*** Opening of SOURCE EXTRACT ***
Stu Hart, patriarch of Canada's famous wrestling family and the founder of Stampede Wrestling, died Thursday, October 16, 2003 at age 88. Hart had been admitted to Rockyview General Hospital in Calgary, on Oct. 3 for an elbow infection and then developed pneumonia. He also suffered from ailments associated with diabetes and arthritis.

A talented athlete who played football for the Edmonton Eskimos and a champion wrestler in his own right, Hart became famous for his moves outside the ring. Born on May 3, 1915, in Calgary, Alberta, Hart was raised in a foster home and was taken into a band of shooters, a group of pros who experimented their moves on him. After breaking into the business under the tutelage of the great Toots Mondt, Hart began his career in early 1940's, working the Canadian independent circuits. As a young man wrestling at New York's Yankee Stadium, Hart rubbed shoulders with legends like Mickey Mantle and Babe Ruth. In later years, he was able to take advantage of his acquaintances. He cajoled Muhammad Ali, Jack Demspey, Joe Lewis and Max Baer to be guest referees for Stampede Wrestling cards. It didn't take the competitive young Hart long to figure out that to make real money in wrestling, you had to be a promoter. In 1948, when he started Big Time Wrestling, which became Wildcat Wrestling, and eventually, Stampede Wrestling,

Hart employed the same work ethic to promoting as he did to his wrestling. The NWA Stampede promotion reflected the rugged terrain it covered (other Stampede cities included Vancouver and Edmonton) and NWA Stampede Wrestling quickly gained a reputation for tough crowds, an even tougher traveling/working schedule, and a high level of competition. It also garnered a well-deserved reputation among wrestlers as a place hone your skills, and for Junior Heavyweights, to catch a break and be used in the top storylines and feuds. The crowds may not have been as big, and the paydays not as large as in they were in many U.S. promotions...but if you were looking to break into the sport, or were a veteran looking to advance your career Stampede Wrestling was one of the best places to do it.

Hart sold his Calgary-based Stampede Wrestling promotion to Vince McMahon’s World Wrestling Federation in 1984 after a 5-year business partnership, and Stampede was absorbed by the WWF. By 1989, the promotion had closed its doors for good. It marked the end of Calgary's longtime regional promotion, as the WWF took over the territory once they purchased Stampede.

Seven of Hart's eight sons became pro wrestlers (most notably, Bret and Owen) and his four daughters married wrestlers. Along the way, Stu became respected around the world as a trainer of young wrestling talent. In addition to training his sons for a career in the ring, Stu Hart helped launch the careers, as well as help hone the skills, of dozens of other wrestling superstars. Top performers like Gene Kiniski, Andre the Giant, Rick Martel, The British Bulldogs (Dynamite Kid and Davey Boy Smith), The Junk Yard Dog, Jim Neidhart, Dick "The Bulldog" Brower, The Wild Samoans, Bad News Brown, "Lethal" Larry Cameron, Brian Pillman, Chris Benoit, Chris Jericho and dozens more have all advanced (and in many cases, started) their careers by enhancing their skills in Hart's fabled "Dungeon", a wrestling ring in the dark basement of the family's twin-gabled, red brick Calgary home.

Hart's later years were filled with pain and tragedy. Son Dean died of kidney failure in 1990. Hart's 13-year-old grandson Matthew Annis died of flesh-eating disease in 1996, and youngest son Owen (Blue Blazer) Hart plunged to his death on pay-per-view TV when a stunt went horribly wrong in 1999. A former son-in-law, Davey Boy (British Bulldog) Smith, died in May 2002 of heart failure. Family members have said the grappling legend struggled without his lifemate, Helen, who died in 2001 after 53 years of marriage.

He was a member of Canada's Wrestling Hall of Fame and became a member of the Order of Canada in 2001.
*** Close of SOURCE EXTRACT ***
WHAT YOU ARE ASKED TO DO - Copy word for word the part of the article on Stu Hart that begins at "Hart sold his" and ends after "they purchased Stampede.".
*** Opening of RAW DATA ***
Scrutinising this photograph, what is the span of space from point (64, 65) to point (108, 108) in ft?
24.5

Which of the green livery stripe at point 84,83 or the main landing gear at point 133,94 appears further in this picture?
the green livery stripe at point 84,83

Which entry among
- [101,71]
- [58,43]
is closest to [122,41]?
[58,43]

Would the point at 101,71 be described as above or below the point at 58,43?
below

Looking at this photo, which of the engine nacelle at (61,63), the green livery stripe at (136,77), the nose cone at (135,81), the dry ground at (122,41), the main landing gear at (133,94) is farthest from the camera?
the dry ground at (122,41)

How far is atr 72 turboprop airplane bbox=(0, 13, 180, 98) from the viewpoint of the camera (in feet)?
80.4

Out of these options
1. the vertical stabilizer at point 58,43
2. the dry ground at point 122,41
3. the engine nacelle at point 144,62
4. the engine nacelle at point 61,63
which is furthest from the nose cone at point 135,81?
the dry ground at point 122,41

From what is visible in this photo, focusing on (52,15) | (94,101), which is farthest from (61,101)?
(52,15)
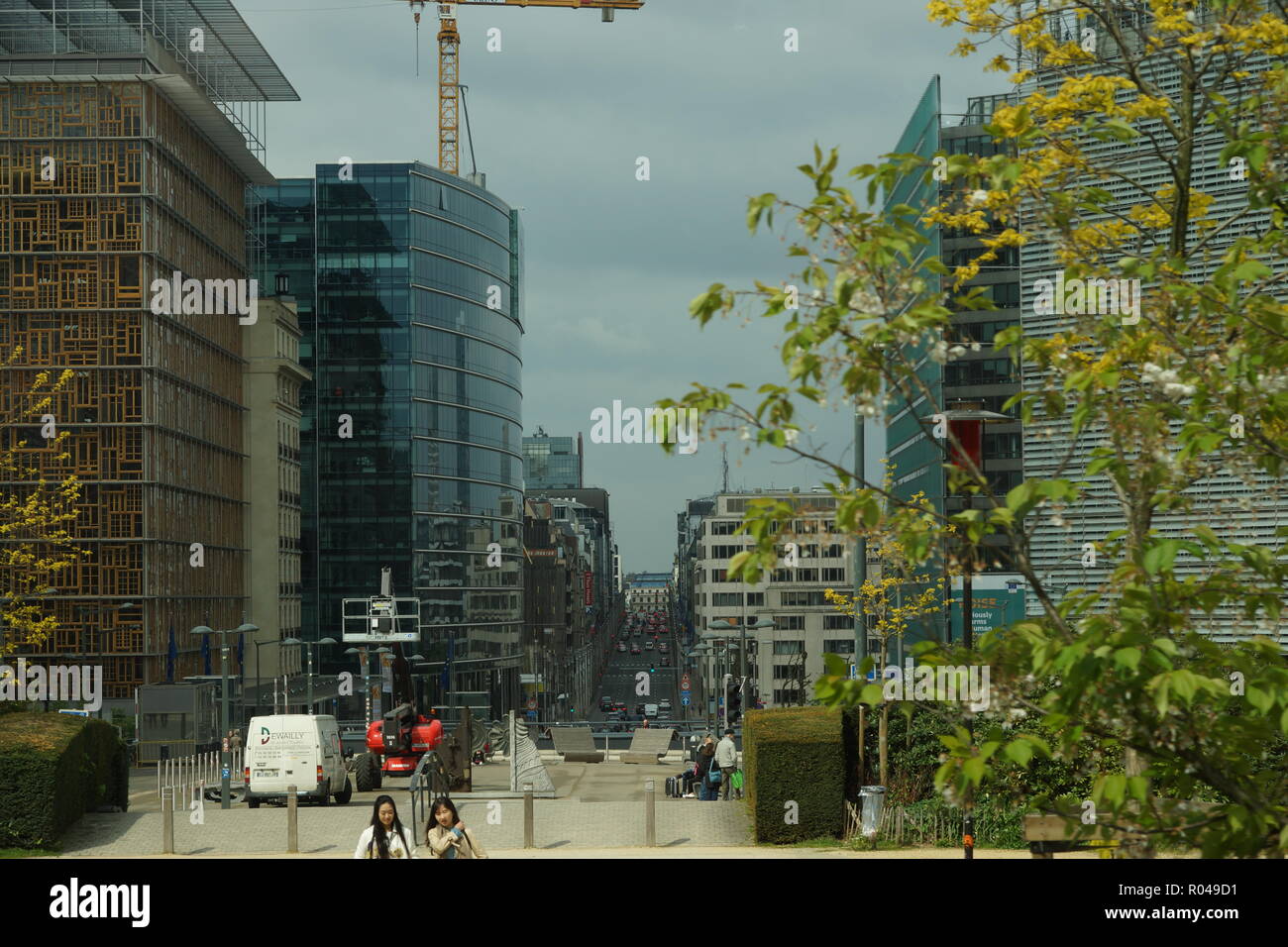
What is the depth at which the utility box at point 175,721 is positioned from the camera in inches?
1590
*** Close of RAW DATA ***
*** Opening of RAW DATA ***
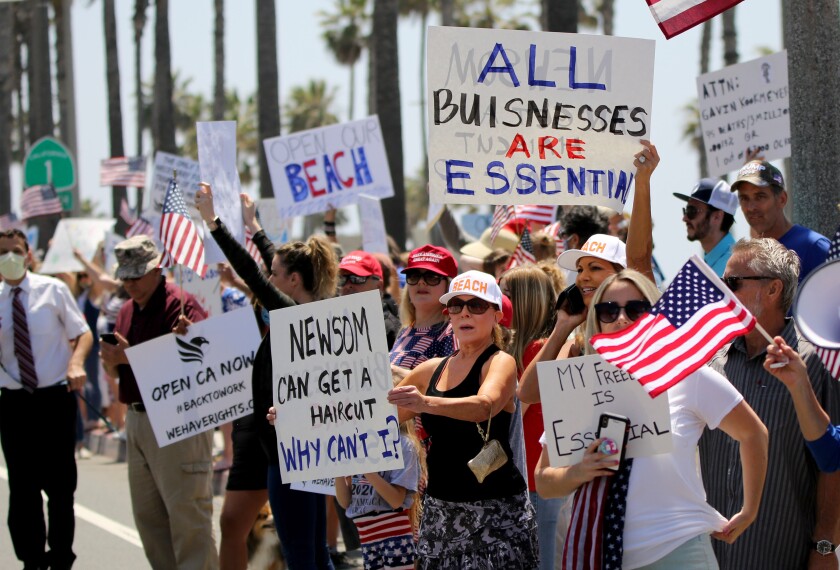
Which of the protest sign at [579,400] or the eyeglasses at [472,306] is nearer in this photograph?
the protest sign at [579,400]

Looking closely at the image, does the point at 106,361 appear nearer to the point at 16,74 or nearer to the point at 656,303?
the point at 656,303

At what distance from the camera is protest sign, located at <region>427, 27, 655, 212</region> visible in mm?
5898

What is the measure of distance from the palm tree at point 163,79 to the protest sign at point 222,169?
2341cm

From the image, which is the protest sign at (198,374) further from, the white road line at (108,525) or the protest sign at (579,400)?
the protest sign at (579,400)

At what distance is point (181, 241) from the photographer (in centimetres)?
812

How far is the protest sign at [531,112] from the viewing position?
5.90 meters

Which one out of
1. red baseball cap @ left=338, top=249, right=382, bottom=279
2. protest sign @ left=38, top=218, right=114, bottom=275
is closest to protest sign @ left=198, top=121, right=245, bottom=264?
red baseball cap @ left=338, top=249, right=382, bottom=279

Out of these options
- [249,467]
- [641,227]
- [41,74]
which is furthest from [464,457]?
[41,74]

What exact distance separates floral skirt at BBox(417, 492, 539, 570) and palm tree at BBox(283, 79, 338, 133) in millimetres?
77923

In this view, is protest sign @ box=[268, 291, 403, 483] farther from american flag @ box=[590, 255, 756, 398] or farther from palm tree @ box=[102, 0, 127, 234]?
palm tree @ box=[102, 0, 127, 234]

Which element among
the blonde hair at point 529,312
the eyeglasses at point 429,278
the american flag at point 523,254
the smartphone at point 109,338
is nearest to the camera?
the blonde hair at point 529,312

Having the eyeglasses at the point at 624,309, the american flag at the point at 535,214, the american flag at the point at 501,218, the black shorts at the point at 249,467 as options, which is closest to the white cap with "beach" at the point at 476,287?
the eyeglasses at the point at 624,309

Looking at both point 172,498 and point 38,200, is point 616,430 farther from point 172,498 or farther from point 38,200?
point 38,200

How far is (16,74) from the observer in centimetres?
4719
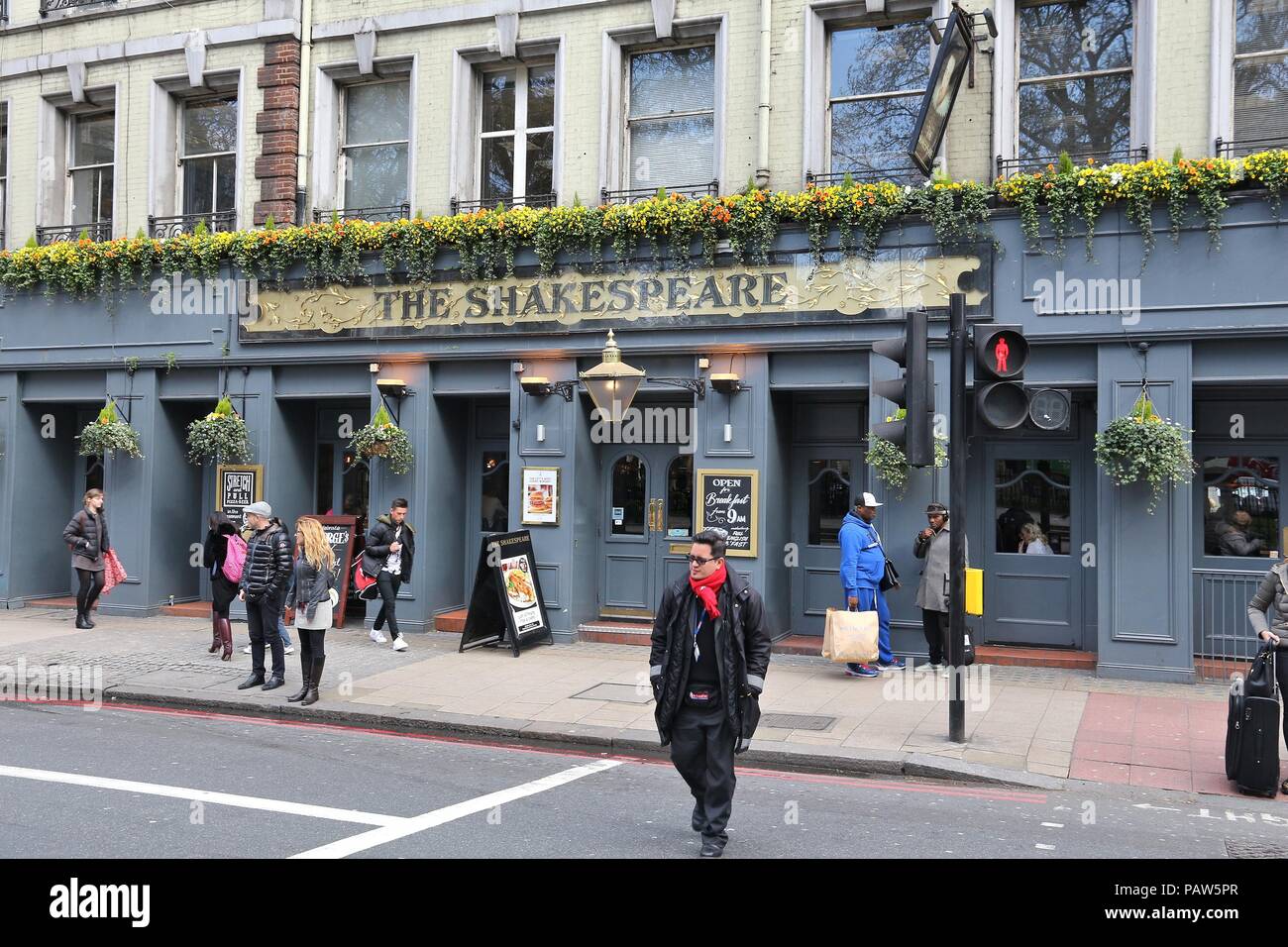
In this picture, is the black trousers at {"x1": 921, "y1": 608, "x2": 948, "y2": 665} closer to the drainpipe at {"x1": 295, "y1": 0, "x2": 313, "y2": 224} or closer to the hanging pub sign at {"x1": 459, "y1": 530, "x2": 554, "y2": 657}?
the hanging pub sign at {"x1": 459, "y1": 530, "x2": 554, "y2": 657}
*** Close of RAW DATA ***
*** Opening of RAW DATA ***
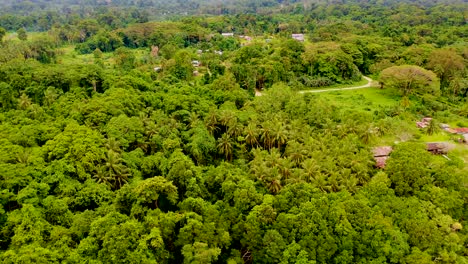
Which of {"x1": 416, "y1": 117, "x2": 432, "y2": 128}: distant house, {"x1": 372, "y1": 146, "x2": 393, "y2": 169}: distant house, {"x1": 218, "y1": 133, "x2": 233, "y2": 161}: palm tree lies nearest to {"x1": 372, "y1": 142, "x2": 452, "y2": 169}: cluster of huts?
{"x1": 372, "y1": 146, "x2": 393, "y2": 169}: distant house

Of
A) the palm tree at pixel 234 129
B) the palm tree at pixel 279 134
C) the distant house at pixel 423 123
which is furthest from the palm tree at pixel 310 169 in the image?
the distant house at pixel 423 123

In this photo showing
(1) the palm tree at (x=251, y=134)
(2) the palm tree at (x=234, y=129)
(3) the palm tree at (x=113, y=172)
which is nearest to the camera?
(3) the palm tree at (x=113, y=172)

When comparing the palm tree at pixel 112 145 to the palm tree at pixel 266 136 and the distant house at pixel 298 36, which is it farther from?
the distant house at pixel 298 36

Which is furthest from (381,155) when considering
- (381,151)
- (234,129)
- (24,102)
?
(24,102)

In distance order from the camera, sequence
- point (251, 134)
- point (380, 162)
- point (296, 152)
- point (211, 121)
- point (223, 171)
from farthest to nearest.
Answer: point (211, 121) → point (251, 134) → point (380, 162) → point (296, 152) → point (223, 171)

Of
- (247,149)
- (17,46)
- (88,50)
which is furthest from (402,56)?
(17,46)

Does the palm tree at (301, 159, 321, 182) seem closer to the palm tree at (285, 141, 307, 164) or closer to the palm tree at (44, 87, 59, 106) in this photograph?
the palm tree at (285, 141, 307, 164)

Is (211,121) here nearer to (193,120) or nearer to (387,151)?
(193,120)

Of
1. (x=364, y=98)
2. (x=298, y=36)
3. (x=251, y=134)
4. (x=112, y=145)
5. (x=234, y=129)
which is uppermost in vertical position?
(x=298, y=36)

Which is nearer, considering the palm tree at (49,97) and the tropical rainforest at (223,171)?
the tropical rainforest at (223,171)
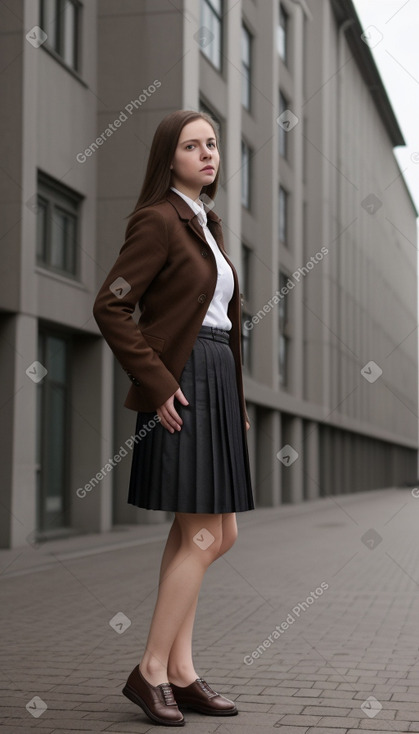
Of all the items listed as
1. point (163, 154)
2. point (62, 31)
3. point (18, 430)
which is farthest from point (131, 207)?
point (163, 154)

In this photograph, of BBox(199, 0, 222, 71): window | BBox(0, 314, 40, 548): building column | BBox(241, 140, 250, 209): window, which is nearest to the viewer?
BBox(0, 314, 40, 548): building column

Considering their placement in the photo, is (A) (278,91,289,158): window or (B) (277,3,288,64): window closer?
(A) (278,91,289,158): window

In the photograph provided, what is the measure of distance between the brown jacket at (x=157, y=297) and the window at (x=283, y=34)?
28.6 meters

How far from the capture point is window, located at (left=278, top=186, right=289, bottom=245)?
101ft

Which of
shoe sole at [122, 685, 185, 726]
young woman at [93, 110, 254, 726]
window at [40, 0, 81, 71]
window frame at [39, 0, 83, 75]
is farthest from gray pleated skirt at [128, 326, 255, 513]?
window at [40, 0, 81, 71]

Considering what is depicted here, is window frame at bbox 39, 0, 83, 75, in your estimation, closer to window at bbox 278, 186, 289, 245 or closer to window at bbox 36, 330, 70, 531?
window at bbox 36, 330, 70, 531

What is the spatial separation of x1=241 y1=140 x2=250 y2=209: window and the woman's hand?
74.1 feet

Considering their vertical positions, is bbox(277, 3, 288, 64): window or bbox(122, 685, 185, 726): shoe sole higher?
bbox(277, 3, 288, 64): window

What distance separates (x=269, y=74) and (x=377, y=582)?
*** Close of RAW DATA ***
FINISHED TASK -
Hart sold his Calgary-based Stampede Wrestling promotion to Vince McMahon’s World Wrestling Federation in 1984 after a 5-year business partnership, and Stampede was absorbed by the WWF. By 1989, the promotion had closed its doors for good. It marked the end of Calgary's longtime regional promotion, as the WWF took over the territory once they purchased Stampede.